Note the famous paper Division by Invariant Integers using Multiplication.

The compiler is actually doing multiplication, if the integer is invariant! Not a division. This happens even for non power of 2 values. Power of 2 divisions use obviously bit shifts and are therefore even faster.

However, for non-invariant integers, it is your responsibility to optimize the code. Be sure before optimizing that you're really optimizing a genuine bottleneck, and that correctness is not sacrified. Beware of integer overflow.

I care about micro-optimization, so I would probably take a look at the optimization possibilities.

Think also about the architectures your code runs on. Especially ARM has extremely slow division; you need to call a function to divide, there is no division instruction in ARM.

Also, on 32-bit architectures, 64-bit division is not optimized, as I found out.

juhist
  • 2,579
  • 12
  • 14
1

Picking up on your point 2, it will indeed prevent overflow for a very small oldValue. However if SOME_CONSTANT is also very small then your alternative method will end up with underflow, where the value cannot be accurately represented.

And conversely, what happens if oldValue is very large? You have the same problems, just the opposite way round.

If you want to avoid (or minimise) the risk of overflow/underflow, the best way is to check whether newValue is closest in magnitude to oldValue or to SOME_CONSTANT. You can then choose the appropriate divide operation, either

    if(newValue / oldValue >= SOME_CONSTANT)

or

    if(newValue / SOME_CONSTANT >= oldValue)

and the result will be most accurate.

For divide-by-zero, in my experience this is almost never appropriate to be "solved" in the maths. If you have a divide-by-zero in your continuous checks, then almost certainly you have a situation which requires some analysis and any calculations based on this data are meaningless. An explicit divide-by-zero check is almost always the appropriate move. (Note that I do say "almost" in here, because I don't claim to be infallible.
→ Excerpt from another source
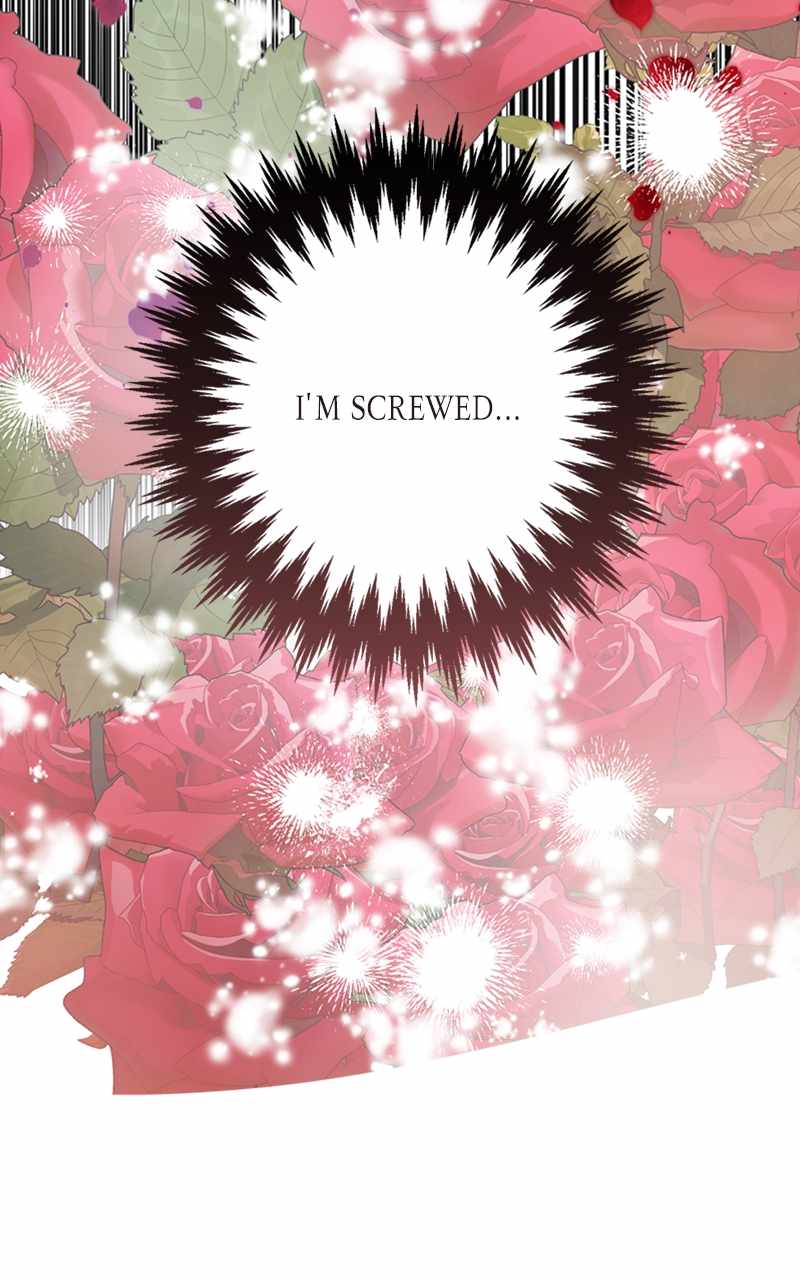 The Demon King’s Confession Chapter 70 - Page 109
I'll just note that I don't remember seeing a good reason for this in 20 years of writing embedded software, and move on.)

However if you have a real risk of overflow/underflow in your application then this probably isn't the right solution. More likely, you should generally check the numerical stability of your algorithm, or perhaps simply move to a higher precision representation.
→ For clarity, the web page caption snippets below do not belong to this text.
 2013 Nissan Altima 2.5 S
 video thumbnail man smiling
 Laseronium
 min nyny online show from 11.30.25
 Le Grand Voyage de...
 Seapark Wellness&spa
And if you don't have a proven risk of overflow/underflow, then you're worrying about nothing. That does mean you literally need to prove you need it, with numbers, in comments next to the code which explain to a maintainer why it's necessary. As a principal engineer reviewing other people's code, if I ran into someone taking extra effort over this, I personally would not accept anything less. This is kind of the opposite of premature optimisation, but it would generally have the same root cause - obsession with detail which makes no functional difference.

Graham
  • 2,062
0

Encapsulate the conditional arithmetic in meaningful methods and properties. Not only will good naming tell you what "A/B" means, parameter checking & error handling can neatly hide in there too.
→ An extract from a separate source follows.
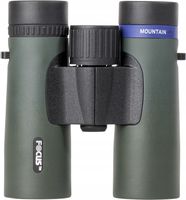 Lekka lornetka Focus Mountain 8x33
Importantly, as these methods are composed into more complex logic, the extrinsic complexity stays very manageable.

I'd say multiplication substitution seems a reasonable solution because the problem is ill-defined.

radarbob
  • 5,833
  • 20
  • 33
0

I think it could not be good idea to replace multiplications with divisions because CPU's ALU (Arithmetic-Logic Unit) executes algorithms, though they are implemented in hardware. More sophisticated techniques are available in newer processors. Generally, processors strive to parallelize bit-pairs operations in order the minimize the clock cycles required. Multiplication algorithms can be parallelized quite effectively (though more transistors are required). Division algorithms can't be parallelized as efficiently. The most efficient division algorithms are quite complex. Generally, they requires more clock cycles per bit.